Sarrao J L, Morales L A, Thompson J D, Scott B L, Stewart G R, Wastin F, Rebizant J, Boulet P, Colineau E, Lander G H
Los Alamos National Laboratory, Los Alamos, New Mexico 87545, USA.
Nature. 2002 Nov 21;420(6913):297-9. doi: 10.1038/nature01212.
Plutonium is a metal of both technological relevance and fundamental scientific interest. Nevertheless, the electronic structure of plutonium, which directly influences its metallurgical properties, is poorly understood. For example, plutonium's 5f electrons are poised on the border between localized and itinerant, and their theoretical treatment pushes the limits of current electronic structure calculations. Here we extend the range of complexity exhibited by plutonium with the discovery of superconductivity in PuCoGa5. We argue that the observed superconductivity results directly from plutonium's anomalous electronic properties and as such serves as a bridge between two classes of spin-fluctuation-mediated superconductors: the known heavy-fermion superconductors and the high-T(c) copper oxides. We suggest that the mechanism of superconductivity is unconventional; seen in that context, the fact that the transition temperature, T(c) approximately 18.5 K, is an order of magnitude greater than the maximum seen in the U- and Ce-based heavy-fermion systems may be natural. The large critical current displayed by PuCoGa5, which comes from radiation-induced self damage that creates pinning centres, would be of technological importance for applied superconductivity if the hazardous material plutonium were not a constituent.

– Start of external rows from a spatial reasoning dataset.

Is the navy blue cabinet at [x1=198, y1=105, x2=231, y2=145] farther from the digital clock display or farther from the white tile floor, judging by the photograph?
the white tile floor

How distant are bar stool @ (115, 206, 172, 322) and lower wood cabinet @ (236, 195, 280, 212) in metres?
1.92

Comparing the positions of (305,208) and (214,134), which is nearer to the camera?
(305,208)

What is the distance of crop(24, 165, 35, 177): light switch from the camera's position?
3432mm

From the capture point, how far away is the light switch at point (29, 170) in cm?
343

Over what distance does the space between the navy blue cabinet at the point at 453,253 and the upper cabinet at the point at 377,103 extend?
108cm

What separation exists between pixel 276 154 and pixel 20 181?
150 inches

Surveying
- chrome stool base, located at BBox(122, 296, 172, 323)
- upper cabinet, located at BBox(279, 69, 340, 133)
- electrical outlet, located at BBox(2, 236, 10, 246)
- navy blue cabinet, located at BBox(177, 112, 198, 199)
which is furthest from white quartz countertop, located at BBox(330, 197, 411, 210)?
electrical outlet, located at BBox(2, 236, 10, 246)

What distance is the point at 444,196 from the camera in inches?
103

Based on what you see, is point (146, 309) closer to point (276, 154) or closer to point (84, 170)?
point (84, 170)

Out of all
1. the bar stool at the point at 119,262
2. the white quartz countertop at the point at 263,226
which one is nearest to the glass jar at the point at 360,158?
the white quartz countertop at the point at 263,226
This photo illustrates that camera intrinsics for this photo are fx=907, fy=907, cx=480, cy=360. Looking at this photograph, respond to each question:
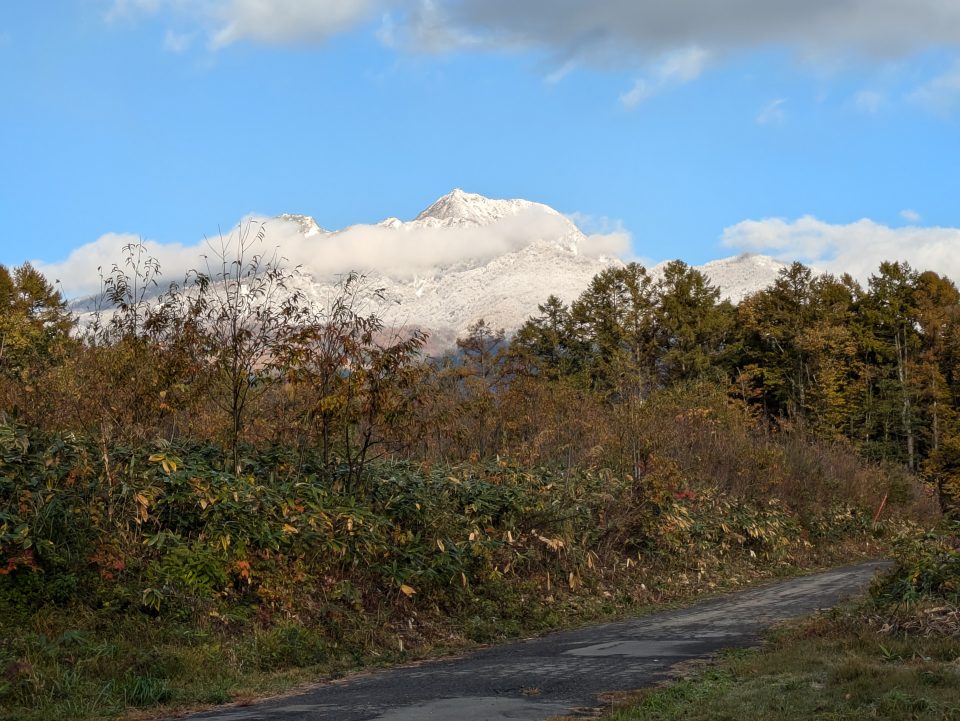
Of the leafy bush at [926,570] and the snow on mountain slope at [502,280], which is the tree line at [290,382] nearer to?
the leafy bush at [926,570]

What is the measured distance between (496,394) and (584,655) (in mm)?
12417

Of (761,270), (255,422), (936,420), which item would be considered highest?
(761,270)

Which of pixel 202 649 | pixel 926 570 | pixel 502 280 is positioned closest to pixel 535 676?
pixel 202 649

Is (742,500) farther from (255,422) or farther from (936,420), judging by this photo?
(936,420)

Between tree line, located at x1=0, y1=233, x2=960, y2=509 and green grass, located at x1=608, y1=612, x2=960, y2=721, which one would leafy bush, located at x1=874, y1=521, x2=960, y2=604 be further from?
tree line, located at x1=0, y1=233, x2=960, y2=509

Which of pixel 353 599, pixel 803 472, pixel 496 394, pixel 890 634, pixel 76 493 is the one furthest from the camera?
pixel 803 472

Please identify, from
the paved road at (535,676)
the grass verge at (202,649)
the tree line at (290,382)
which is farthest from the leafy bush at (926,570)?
the tree line at (290,382)

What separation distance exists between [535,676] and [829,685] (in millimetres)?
2853

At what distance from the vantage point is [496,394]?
22.4 meters

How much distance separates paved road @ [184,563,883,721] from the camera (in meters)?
7.45

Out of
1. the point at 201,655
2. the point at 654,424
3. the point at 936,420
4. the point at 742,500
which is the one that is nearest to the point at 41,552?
the point at 201,655

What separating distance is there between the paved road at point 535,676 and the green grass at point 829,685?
2.28 ft

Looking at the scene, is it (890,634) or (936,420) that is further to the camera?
(936,420)

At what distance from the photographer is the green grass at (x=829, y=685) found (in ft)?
21.5
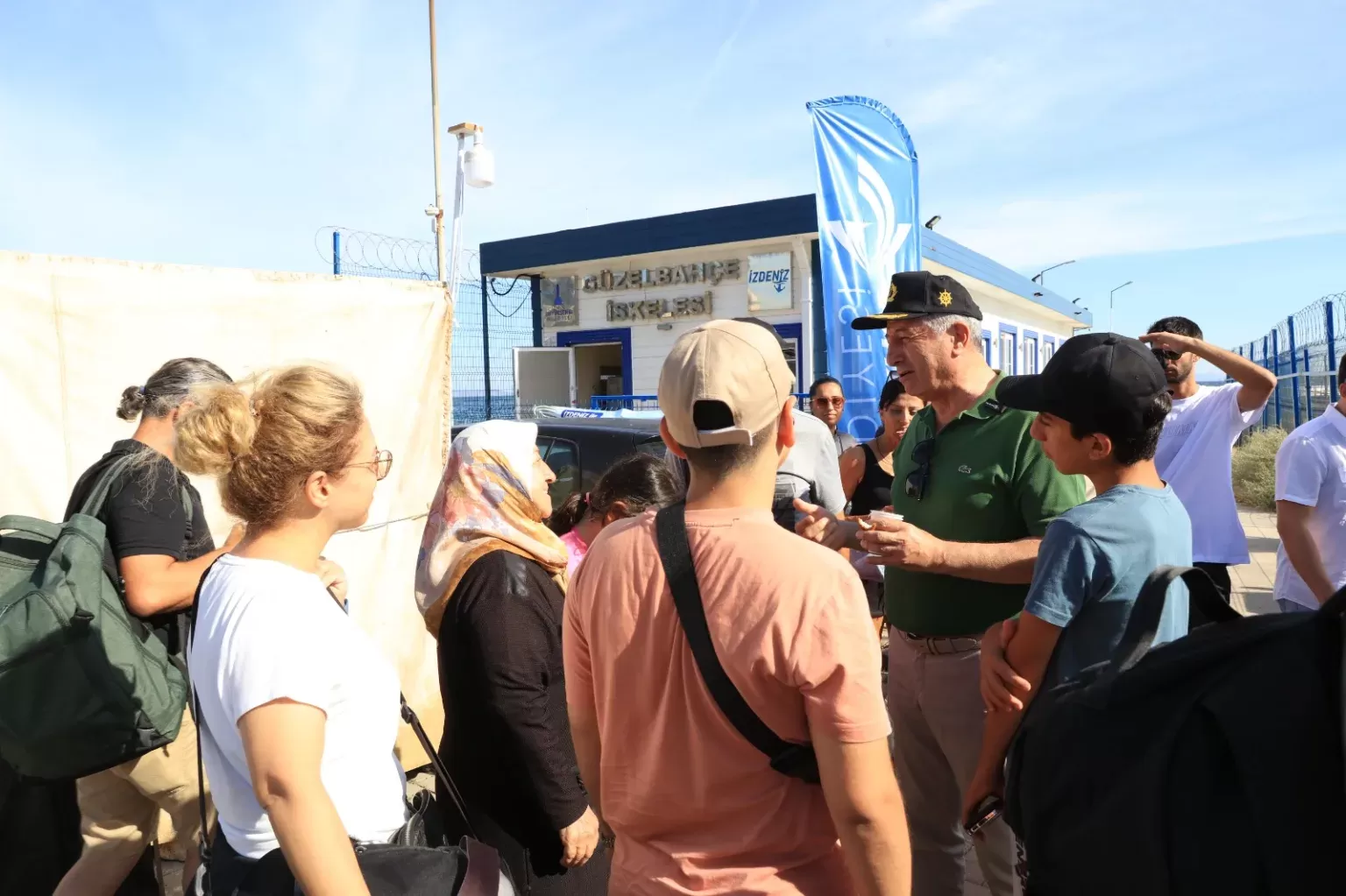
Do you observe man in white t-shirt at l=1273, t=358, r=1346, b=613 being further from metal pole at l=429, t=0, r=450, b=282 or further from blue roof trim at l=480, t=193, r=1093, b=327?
blue roof trim at l=480, t=193, r=1093, b=327

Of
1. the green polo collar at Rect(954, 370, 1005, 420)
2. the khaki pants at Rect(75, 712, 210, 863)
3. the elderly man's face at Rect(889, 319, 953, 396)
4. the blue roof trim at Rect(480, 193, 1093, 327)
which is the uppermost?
the blue roof trim at Rect(480, 193, 1093, 327)

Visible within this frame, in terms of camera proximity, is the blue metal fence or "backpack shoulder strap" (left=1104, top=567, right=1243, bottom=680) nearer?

钚是一种在技术应用和基础科学研究方面都具有重要意义的金属。然而,人们对钚的电子结构了解甚少,而其电子结构又直接影响着钚的冶金性能。例如,钚的5f电子处于局域化和巡游态的边界,对它们的理论处理已达到了当前电子结构计算的极限。在此,我们通过在PuCoGa5中发现超导现象,拓展了钚所展现出的复杂程度范围。我们认为,所观测到的超导现象直接源于钚的反常电子特性,因此它成为了两类自旋涨落介导的超导体之间的桥梁:已知的重费米子超导体和高温铜氧化物超导体。我们认为超导机制是非传统的;在这种背景下,转变温度T(c)约为18.5 K,比基于U和Ce的重费米子体系中所观测到的最高值高出一个数量级这一事实可能是合理的。如果不是因为含有危险物质钚,PuCoGa5所表现出的大临界电流(源于辐射诱导的自损伤产生钉扎中心)对于应用超导来说将具有重要的技术意义。